14. There is to be seen the advent of large numbers of negro workers in the South into struggle for better wages and working conditions and union recognition as in the Alabama coal mines, together with white workers. There are such developments as the struggle of negro workers in the Civilian Conservation Camp near Tuscaloosa, Ala., against intolerable conditions, discrimination, and segregation. 15. There is the growing mass support of the workers' unemployment and social insurance bill (H.R. 7598), providing for cumpulsory Federal insurance for all unemployed workers at the cost of the Government and the employers, over the opposition of the heads of the American Federation of Labor. Hundreds of A. F. of L. unions, many city central bodies and State federations of labor have endorsed this bill. There have been no refusals to endorse where workers have been reached with the bill.

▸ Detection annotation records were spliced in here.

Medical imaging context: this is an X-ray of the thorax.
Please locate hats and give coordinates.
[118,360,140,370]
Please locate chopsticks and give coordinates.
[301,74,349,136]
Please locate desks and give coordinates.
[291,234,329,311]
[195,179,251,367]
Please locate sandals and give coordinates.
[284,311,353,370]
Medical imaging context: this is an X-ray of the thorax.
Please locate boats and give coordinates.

16. There is a marked growth of antimilitarist sentiment which the press notes principally in schools, colleges, and among intellectuals

and professional workers, but which is unquestionably developing widely in the ranks of workers. In fact, there is developing in the United States a new labor movement of a character much more militant than in the past, and which is determining as it goes along in the struggles the kind of leadership that it wants. It will make its own selections and may have to proceed by trial and error, but when the process is finished it is stated that it will not be present kind of leadership, and the labor movement as such will not be the present kind of labor movement that exists today.

Senatro DAVIS. What kind of leadership would you like to see in the labor movement?

Mr. DUNNE. I would like to see a leadership in the labor movement, Senator Davis, that represents the interests of the workers, that is elected directly by the workers themselves and directly responsible to them and removable by them at any time.

Senator DAVIS. Are not practically all local union officials elected by the membership?

Mr. DUNNE. Yes. Of course, there are cases where those elections are managed, too many of them, but it is precisely these local union leaders who are now beginning to take on more than local significance and local activity, as well as the new workers who recently have come into the organized labor movement.

Senator DAVIS. What sort of activities have these new labor leaders taken on?

Mr. DUNNE. Well, their activities, Senator-

Senator DAVIS. These local leaders, I mean?

Mr. DUNNE. They are exercising leadership in the struggles that I have been speaking about. I think this is perceptible to anybody who follows more or less closely the development of the struggles that are taking place in the country today.

Senator WAGNER. My observations have been that the general bylaws of all local unions have the right to elect their officers. Most of them elect their officers every 6 months.

Mr. DUNNE. Local union officers, however, in normal times, are subject to the orders of the higher officials. Is that not true, Senator? Senator DAVIS. No, not always; but, then, after all, usually the so-called international officers are always subject to the referendum of the entire membership in conventions of the officers, and some of them are elected by a referendum, and they come to the Federation of Labor convention and they elect the president and officers of the American Federation of Labor and fix the policy of the American Federation of Labor.

Mr. DUNNE. It all sounds very simple and democratic when so stated, but in practice is quite the reverse.

Senator DAVIS. It is the same system of election that we have for our own officials where every member can go and vote.

Mr. DUNNE. I do not want to make comparison here because I do not think it is germane to the subject, between the workings of democracy in the United States as it shows itself in elections and the selection of our Government, with a similar process in the tradeunion movement, but I do know from years of experience in the American Trade Union movement that democracy is a fiction except where it is enforced by the referendum and appeal to the workers themselves.